▶ **CONSIGNES DE L'EXERCICE**
1. Répondez à ces questions d'après l'article sur l'interdiction de l'abaya.
(a) Combien d'élèves se sont présentées à la rentrée vêtues d'une abaya ?
(b) Combien d'entre elles ont refusé d'enlever ce vêtement ?
(c) À quelle date le ministre a-t-il annoncé l'interdiction ?
2. Mettez à jour un passage de l'article sur l'interdiction de l'abaya en remplaçant « rentrée » par « reprise des cours ». Commencez aux mots « AA / Paris / » et arrêtez-vous après « 28 août dernier. ».
3. Rédigez la suite de l'article sur l'interdiction de l'abaya, à partir de sa dernière phrase.
--- TEXTE À ANALYSER ---
Ümit Dönmez  | 06.09.2023 - Mıse À Jour : 09.09.2023
France / Abaya : Un style vestimentaire médiatisé pour occulter les vrais problèmes de l'éducation nationale

France

AA / Paris / Ümit Dönmez


Cette rentrée a été marquée par l'interdiction du port des abayas et qamis dans les établissements scolaires de France, ces tenues d'origine orientales étant considérées comme des signes religieux par le Gouvernement français.

Parmi les 12 millions d'élèves du pays, 298 élèves se sont présentées à leur établissement scolaire vêtues d'une abaya, dans l'ensemble de l'Hexagone, pour cette rentrée. 67 d'entre elles ont refusé d'enlever le vêtement honni par les autorités, selon le ministre de l'Éducation nationale française, Gabriel Attal.

Bien que la question de l'abaya ne soit pas récente, cette actualité fait la Une de la presse française depuis l'interdiction annoncée par le ministre, le 28 août dernier.
--- EXTRAIT DES DONNÉES ---
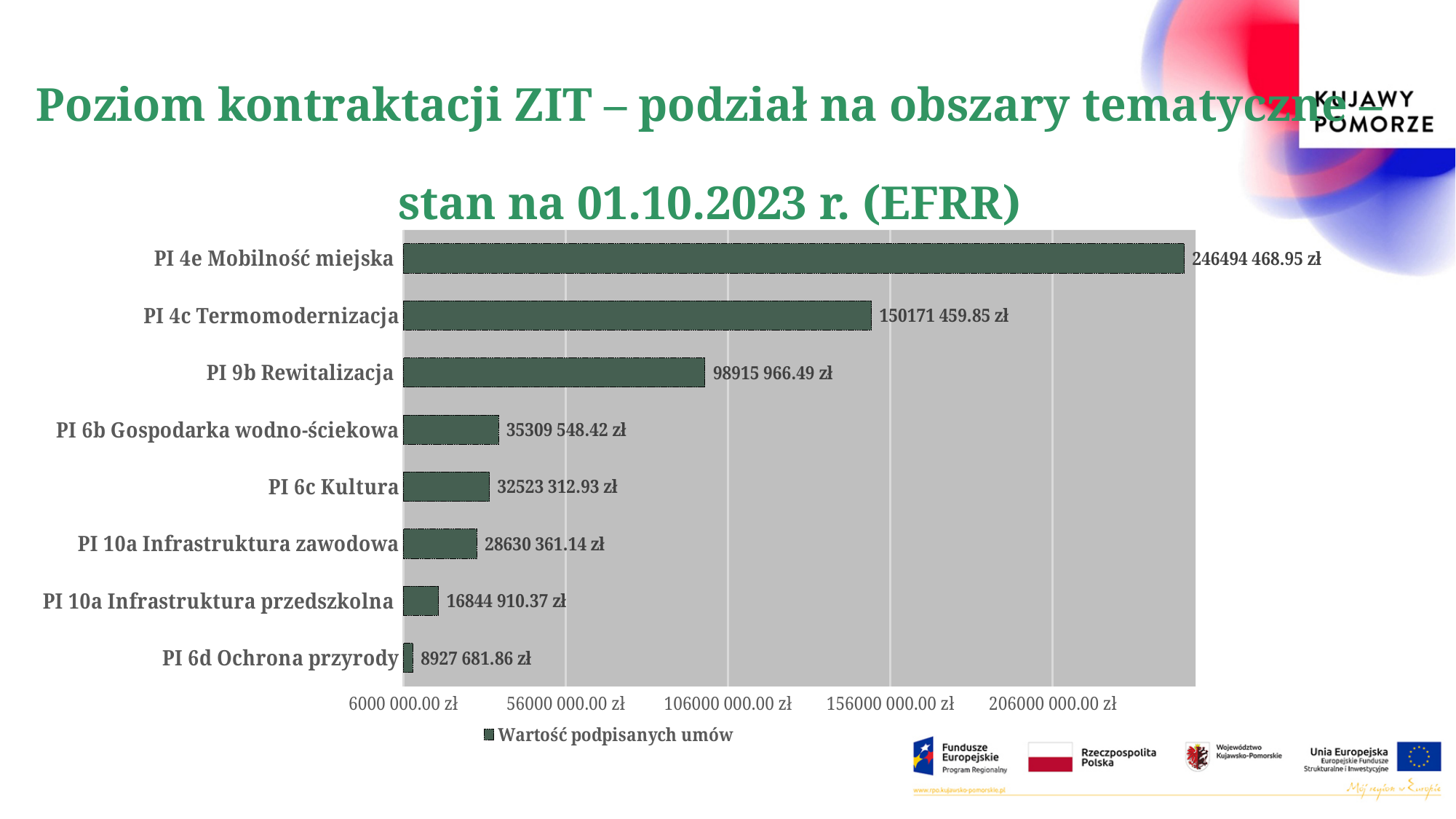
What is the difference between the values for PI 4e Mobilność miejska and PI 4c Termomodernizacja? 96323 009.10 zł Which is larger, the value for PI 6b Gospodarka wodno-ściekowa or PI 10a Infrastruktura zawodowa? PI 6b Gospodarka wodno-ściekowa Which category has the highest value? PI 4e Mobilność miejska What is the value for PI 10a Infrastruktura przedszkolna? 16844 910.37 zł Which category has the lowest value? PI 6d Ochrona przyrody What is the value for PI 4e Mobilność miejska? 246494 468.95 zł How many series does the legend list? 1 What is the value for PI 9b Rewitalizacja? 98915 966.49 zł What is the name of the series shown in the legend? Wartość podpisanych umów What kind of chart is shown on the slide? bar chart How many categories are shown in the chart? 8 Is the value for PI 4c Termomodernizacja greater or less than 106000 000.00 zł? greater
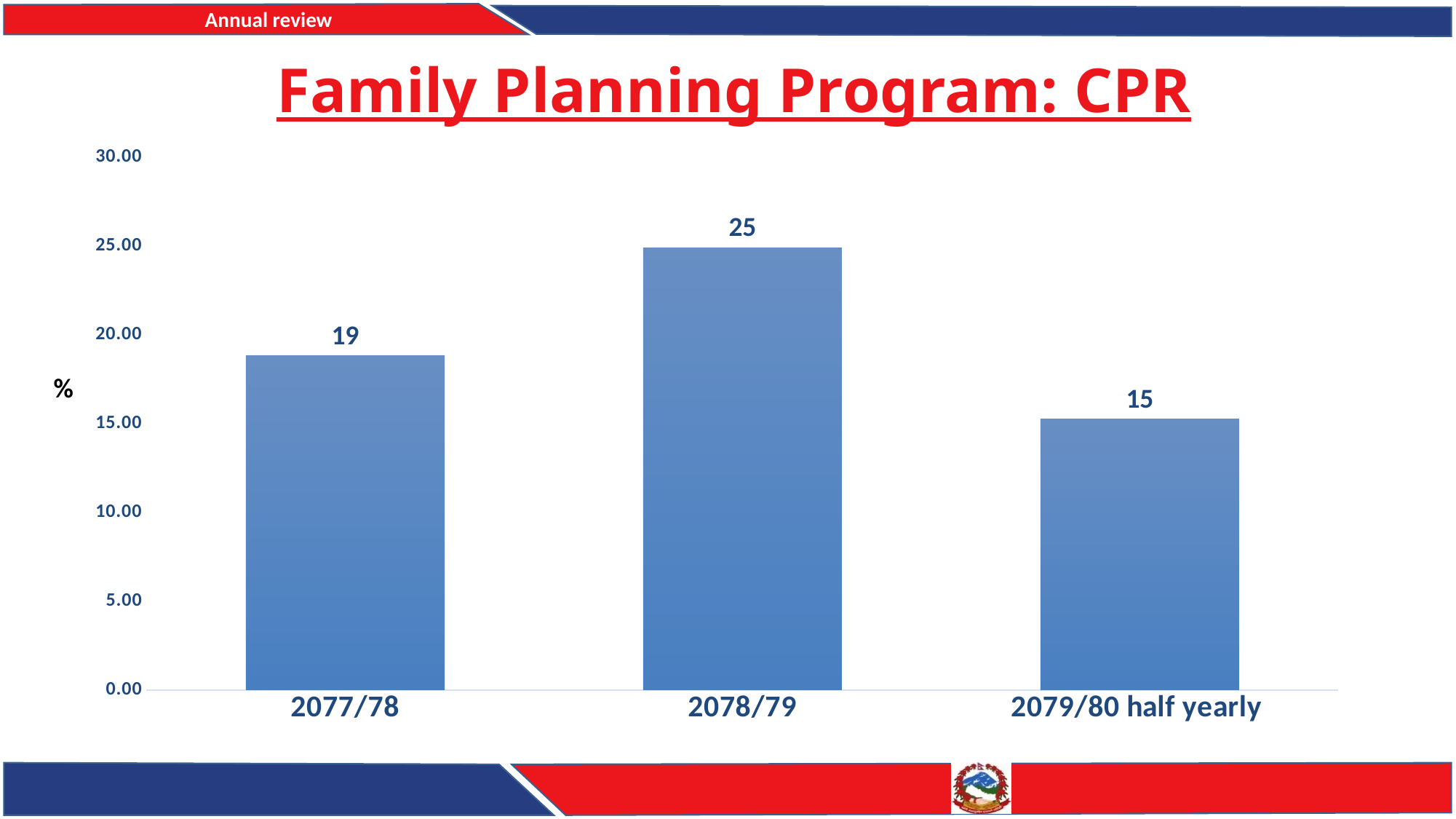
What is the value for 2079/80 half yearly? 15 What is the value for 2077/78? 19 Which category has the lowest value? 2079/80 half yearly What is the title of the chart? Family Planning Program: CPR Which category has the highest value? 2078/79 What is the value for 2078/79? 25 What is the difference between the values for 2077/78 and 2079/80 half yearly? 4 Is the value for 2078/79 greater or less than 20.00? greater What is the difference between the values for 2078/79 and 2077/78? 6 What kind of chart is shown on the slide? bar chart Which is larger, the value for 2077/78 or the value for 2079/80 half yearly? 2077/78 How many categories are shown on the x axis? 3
---
▶ **RÉPONSES PAR CONSIGNE**
1.
(a) 298 élèves.
(b) 67 élèves.
(c) Le 28 août.

2.
AA / Paris / Ümit Dönmez


Cette reprise des cours a été marquée par l'interdiction du port des abayas et qamis dans les établissements scolaires de France, ces tenues d'origine orientales étant considérées comme des signes religieux par le Gouvernement français.

Parmi les 12 millions d'élèves du pays, 298 élèves se sont présentées à leur établissement scolaire vêtues d'une abaya, dans l'ensemble de l'Hexagone, pour cette reprise des cours. 67 d'entre elles ont refusé d'enlever le vêtement honni par les autorités, selon le ministre de l'Éducation nationale française, Gabriel Attal.

Bien que la question de l'abaya ne soit pas récente, cette actualité fait la Une de la presse française depuis l'interdiction annoncée par le ministre, le 28 août dernier.

3.
Selon les syndicats enseignants, la mise en exergue de ce thème, estimé prioritaire pour l'Exécutif français, ne vise qu'à occulter les défis les plus graves auxquels est confrontée l'Éducation nationale, notamment à un manque de personnel, à l'insuffisance des salaires des professeurs, aux inégalités d'accès à une éducation de qualité ou encore au harcèlement scolaire.

Cette dernière manœuvre du gouvernement s'inscrit, par ailleurs, dans une stratégie de plus long terme, d'emprunt des thèmes de l'extrême droite, afin d'éclipser les questions socio-économiques — auxquelles il peine à trouver des solutions — en stigmatisant une partie de la population française, en l'occurrence, les Musulmans

- Un thème hautement médiatisé


Dans un article publié ce lundi, le journal « Libération » fait état d'un texto envoyé, le 2 septembre, par le ministère de l'Éducation à divers médias français.

"Bonjour, si vous avez prévu de faire un reportage dans un établissement lundi, sachez que nous avons ouvert les portes de huit établissements partout en France qui sont confrontés au problème de l’abaya. Dites-moi si vous êtes intéressée", peut-on lire dans le message.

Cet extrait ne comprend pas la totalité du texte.